Example project with an implementation of the Scrapy Framework executed from code, handling code and request errors, and exporting the extracted data to a CSV file.
The execution is in the app.py file. It initializes the crawler with the options of the spider_nest/settings.py file, load the spiders and execute them.
The spiders extends the class SpiderHandler of the spider_nest/spider_handler.py file, which has methods to handle code and request errors, and some variables for generate statistics.
When a spider returns an object, it's catch by the process_item() function of the spider_nest/pipelines.py file, where it's written to a CSV file in the root of the project.
If an spider raises an error, it's handled by the SpiderHandler, and all following requests are turned down by the DownloaderMiddleware of the spider_nest/middlewares.py file, to prevent extract incomplete results (This can change according to the needs of each spider).
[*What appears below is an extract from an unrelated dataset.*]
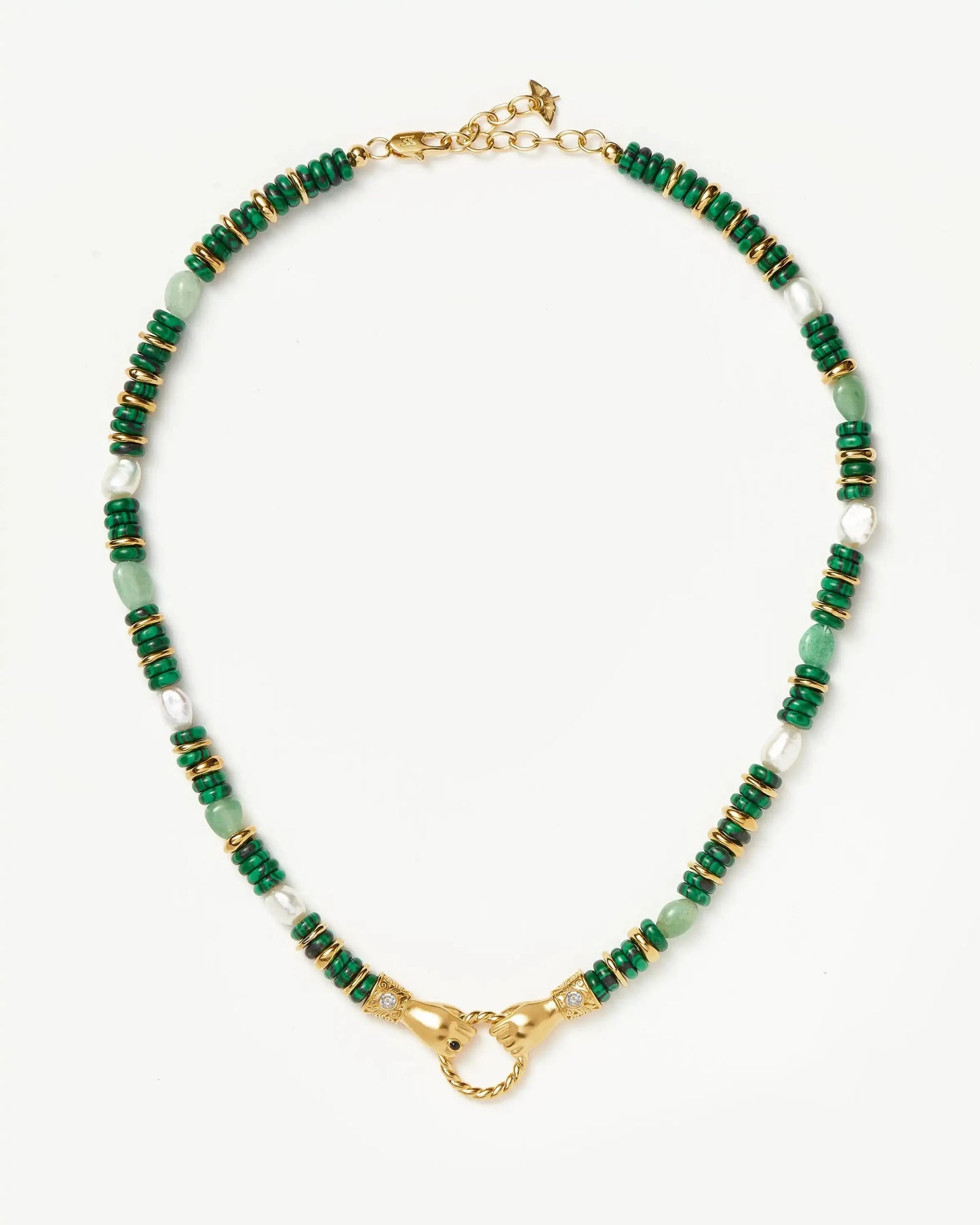 Harris Reed In Good Hands Chunky Beaded Gemstone Necklace | 18k Gold Plated/Multi Green Gemstone & Pearl Necklaces Missoma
When the spider finish its execution, it's executed the close_spider() function of the spider_nest/pipelines.py file, where the statistics of the spider execution are printed.
Clone the repository
git clone https://github.com/dmarcosl/scrapy-playground
Create a virtual environment and activate it
cd scrapy_playground
python3 -m venv venv
. venv/bin/activate
Install the Scrapy library
pip3 install -r requirements.txt
or
pip3 install scrapy==1.6.0
Execute it
python3 app.py